— TEXTE —
=-=-=
Mes lectures et mes enquêtes ultérieures m’ont éloigné de cette manière de voir. Je pense que certaines féministes m’y ont aidé par excès : à tout lire en termes de domination et de masque, on finit par préférer la domination des hommes sur les femmes là où elle s’exprime dans la plus grande brutalité et donc la plus grande clarté. Ainsi, si on pousse cette argumentation jusqu’à l’absurde — cela a été écrit à l’époque — le plus grand salaud ce n’est pas le mari qui bat sa femme, mais celui qui l’embrasse, car ainsi il extorque insidieusement encore plus de travail gratuit. J’avoue que j’ai une résistance très forte à cette idée, sans doute moins savante que personnelle. Même Bourdieu a été obligé de le concéder, dans un Post-scriptum à La domination masculine : la logique de l’amour ne détruit pas la logique de la domination, mais elle n’en est pas seulement le masque ; les deux se croisent, chacune suivant son existence.

Et aujourd’hui, vous, où en êtes-vous ?

Aujourd’hui, je cherche à combiner ces deux dimensions dans l’analyse de la famille contemporaine, et des rapports à l’intérieur de ces familles. Passeron a écrit un article très important à mes yeux, même si peu connu, où il montre que la démocratisation de l’école se joue sur deux plans : celui de la transmission des savoirs, plus ou moins égalitaire, plus ou moins faussée par les mécanismes de la reproduction, et celle du style pédagogique, plus ou moins participatif, plus ou moins autoritaire. Et au lieu de dire : « le style démocratique est un leurre », il dit : « c’est une autre dimension » [1]. Ce sont deux ordres qui ne s’articulent pas si aisément. Passeron ne va pas jusqu’au bout du raisonnement en mettant ces deux dimensions au même niveau, mais il a bien posé le problème.
=-=-=
— TRAVAIL À FAIRE —
**1.** Reproduisez à l'identique le passage du texte qui va de « Et aujourd’hui, vous, où » à « posé le problème. ».
**2.** D'après le texte, sur quels deux plans Passeron montre-t-il que se joue la démocratisation de l'école ?

— DONNÉES FOURNIES —
=-=-=
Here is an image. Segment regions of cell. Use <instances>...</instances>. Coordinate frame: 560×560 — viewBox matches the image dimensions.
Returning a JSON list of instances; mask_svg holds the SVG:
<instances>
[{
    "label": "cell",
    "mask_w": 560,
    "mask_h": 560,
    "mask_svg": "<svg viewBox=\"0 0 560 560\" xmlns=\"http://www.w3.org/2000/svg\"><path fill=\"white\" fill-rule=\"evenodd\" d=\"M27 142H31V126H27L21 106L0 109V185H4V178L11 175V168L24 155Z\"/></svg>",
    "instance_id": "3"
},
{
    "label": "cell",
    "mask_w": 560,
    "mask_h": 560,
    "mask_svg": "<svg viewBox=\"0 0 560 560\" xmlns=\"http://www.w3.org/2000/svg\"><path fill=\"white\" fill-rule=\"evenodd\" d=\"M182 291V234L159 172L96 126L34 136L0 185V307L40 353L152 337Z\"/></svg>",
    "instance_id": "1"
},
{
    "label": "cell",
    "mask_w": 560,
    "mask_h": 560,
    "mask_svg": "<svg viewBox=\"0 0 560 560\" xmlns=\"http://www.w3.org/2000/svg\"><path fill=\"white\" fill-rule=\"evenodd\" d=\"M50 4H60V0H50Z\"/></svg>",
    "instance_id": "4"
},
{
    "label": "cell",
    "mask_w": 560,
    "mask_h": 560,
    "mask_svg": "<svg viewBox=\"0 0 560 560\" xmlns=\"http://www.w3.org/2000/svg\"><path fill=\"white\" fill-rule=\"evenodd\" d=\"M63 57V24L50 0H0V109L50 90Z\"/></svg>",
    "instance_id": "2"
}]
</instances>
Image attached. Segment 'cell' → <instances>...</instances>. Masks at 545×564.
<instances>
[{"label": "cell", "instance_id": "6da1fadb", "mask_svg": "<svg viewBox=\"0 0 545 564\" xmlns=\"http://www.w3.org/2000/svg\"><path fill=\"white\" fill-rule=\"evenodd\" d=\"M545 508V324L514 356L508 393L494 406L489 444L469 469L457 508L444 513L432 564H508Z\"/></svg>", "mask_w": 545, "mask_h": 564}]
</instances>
=-=-=
— RÉPONSES CI-DESSOUS —
**1.**
Et aujourd’hui, vous, où en êtes-vous ?

Aujourd’hui, je cherche à combiner ces deux dimensions dans l’analyse de la famille contemporaine, et des rapports à l’intérieur de ces familles. Passeron a écrit un article très important à mes yeux, même si peu connu, où il montre que la démocratisation de l’école se joue sur deux plans : celui de la transmission des savoirs, plus ou moins égalitaire, plus ou moins faussée par les mécanismes de la reproduction, et celle du style pédagogique, plus ou moins participatif, plus ou moins autoritaire. Et au lieu de dire : « le style démocratique est un leurre », il dit : « c’est une autre dimension » [1]. Ce sont deux ordres qui ne s’articulent pas si aisément. Passeron ne va pas jusqu’au bout du raisonnement en mettant ces deux dimensions au même niveau, mais il a bien posé le problème.

**2.** Sur le plan de la transmission des savoirs et sur celui du style pédagogique.